DOKUMENTTEXT ->
#####
Mit der 400 er Größe kannst du eigentlich nix verkehrt machen, wenn du Geflochtene benutzt (0,12-0,17 er).
Angeldet führte schon auf, das die unterschiedlichen Konzepte (9 er Blue Arc und 10 er Red Arc mit Wormshaft und 7 sowie 8 er Blue Arc mit Tellerradgetriebe) theoretisch auf eine erhöhte Robustheit der 7 und 8 er Rollen schließen kann. Dies gilt aber nur, wenn die Praxis zeigt, daß die gemachten Erfahrungen mit Shimano-Rollen 1:1 auf Spro umzusetzen ist.
Im Zweifel kann ich dir die 8400 er empfehlen, ich habe Red und Blue Arc und die "kleine" Blue Arc spult die Schnur nicht viel schlechter auf, als die "große" Red Arc. (Hauptargument für Wormshaft ist das bessere Aufspulverhalten)
Außerdem darf man nicht vergessen, daß wir hier über Rollen reden, die im Laden 60- 90 € kosten, daß ist im Vergleich zu anderen Mitbewerbern ein Lacher.

Jan "Lionhead"


----------



## Nordlichtangler (27. Mai 2005)

*AW: Blue Arc*

Ich würd Pickerfan auch (prinzipiell) zu einer 7400 oder 8400 raten, die sehen ja beide ein klein wenig anders aus (Geschmacksfrage).

Den Wormshaft der 9/10er Modelle kann man prinzipiell bestimmt - gerade wenn man hektisch oder ärgerlich gegen den Widerstand ankurbelt - sofort!!! schroten. So stabil wie bei einer VanStaal 
(beeindruckendes Teil mit beeindruckenden Seitenkanal für Zusatzgetriebe, von Geraetefetischist als Ultra Rolle genannt/gelinkt) 
wird der nämlich nicht sein. Ich und andere Angler meiner Famile haben mal eine ganze Reihe von 3 Cormoran ReelnNo1 mit Wormschaft so geschrotet, bevor ich dahinter kam, daß ein einziger Hänger reicht und der Wormschaft durch seine Doppelschnecke immer eine solche (Kreuzungs)Stelle hat wo sich der Mitnehmerstift verfahren (unter Crash) kann.
#####
EXTRAHIERTE DATEN ->
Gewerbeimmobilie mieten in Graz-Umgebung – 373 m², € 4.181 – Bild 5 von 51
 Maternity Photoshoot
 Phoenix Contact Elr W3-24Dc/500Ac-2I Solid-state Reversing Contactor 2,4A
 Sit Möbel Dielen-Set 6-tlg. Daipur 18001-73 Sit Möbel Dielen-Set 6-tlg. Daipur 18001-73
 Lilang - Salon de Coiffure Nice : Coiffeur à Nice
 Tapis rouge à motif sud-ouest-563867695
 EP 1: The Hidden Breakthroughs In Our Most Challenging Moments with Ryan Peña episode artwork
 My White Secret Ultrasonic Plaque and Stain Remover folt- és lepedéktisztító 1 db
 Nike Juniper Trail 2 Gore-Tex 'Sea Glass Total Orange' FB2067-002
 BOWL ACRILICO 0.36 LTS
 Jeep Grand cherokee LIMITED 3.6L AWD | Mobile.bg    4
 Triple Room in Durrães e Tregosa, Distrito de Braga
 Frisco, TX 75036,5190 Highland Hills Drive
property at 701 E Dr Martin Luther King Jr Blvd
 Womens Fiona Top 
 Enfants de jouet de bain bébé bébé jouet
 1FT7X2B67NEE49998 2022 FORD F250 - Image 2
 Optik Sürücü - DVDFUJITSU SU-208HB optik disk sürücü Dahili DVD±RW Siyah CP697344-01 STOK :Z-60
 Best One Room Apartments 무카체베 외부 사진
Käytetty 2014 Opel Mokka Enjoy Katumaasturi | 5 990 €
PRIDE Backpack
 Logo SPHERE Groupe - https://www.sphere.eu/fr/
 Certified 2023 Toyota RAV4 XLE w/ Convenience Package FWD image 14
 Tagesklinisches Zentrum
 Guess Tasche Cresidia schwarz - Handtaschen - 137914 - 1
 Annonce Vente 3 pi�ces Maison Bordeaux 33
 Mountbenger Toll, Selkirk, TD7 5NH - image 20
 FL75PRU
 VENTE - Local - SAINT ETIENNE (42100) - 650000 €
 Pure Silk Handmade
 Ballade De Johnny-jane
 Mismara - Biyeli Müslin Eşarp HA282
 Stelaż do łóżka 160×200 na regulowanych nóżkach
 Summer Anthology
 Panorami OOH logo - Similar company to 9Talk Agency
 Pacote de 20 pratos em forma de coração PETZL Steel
#####
AUFGABE A ->
Beantworte zum Forumsthread über Angelrollen diese Fragen:
(i) Welche Stärke geflochtener Schnur nennt Jan "Lionhead" für die 400er Größe?
(ii) Was kosten die besprochenen Rollen laut Jan "Lionhead" im Laden?
(iii) Wie viele Cormoran ReelnNo1 mit Wormschaft wurden laut Nordlichtangler geschrottet?
AUFGABE B -> Führe den Forumsthread über Angelrollen nach seinem letzten Satz weiter.

SCHRIFTLICHE ANTWORT A ->
(i) 0,12 bis 0,17
(ii) 60 bis 90 €
(iii) drei

SCHRIFTLICHE ANTWORT B ->
Meine 8300 (ohne W/S) ist unterwegs  #h da wird man bald mehr sehen  :l


----------



## Lionhead (27. Mai 2005)

*AW: Blue Arc*



			
				AngelDet schrieb:
			
		

> Ich würd Pickerfan auch (prinzipiell) zu einer 7400 oder 8400 raten, die sehen ja beide ein klein wenig anders aus (Geschmacksfrage).
> 
> Meine 8300 ist unterwegs #h da wird man bald mehr sehen :l


 
Wo hast Du die denn bestellt?
Auf dem Mond?
Inne Tanke (www.gummitanke.de) mittenmang stapeln sich die Dinger, weil Thomas selbst ein Fan von den tuffigen Dingern ist.
Jan "Lionhead"


----------



## Nordlichtangler (27. Mai 2005)

*AW: Blue Arc*



			
				Lionhead schrieb:
			
		

> Wo hast Du die denn bestellt?
> Auf dem Mond?
> Inne Tanke (www.gummitanke.de) mittenmang stapeln sich die Dinger, weil Thomas selbst ein Fan von den tuffigen Dingern ist.
> Jan "Lionhead"



daselbst in der Gummitanke #6 . Stapeln sich die da seit gestern? Meine 8300 soll gestern erst in der gummitanke angekommen sein und ist gleich raus. Ist wahrscheinlich aber so mit das beliebteste Modell  :l 
Bei den 7000er und 10000er Red kann ich mir gut vorstellen, daß die Nachfrage nicht ganz so groß ist.


----------



## Ziegenbein (27. Mai 2005)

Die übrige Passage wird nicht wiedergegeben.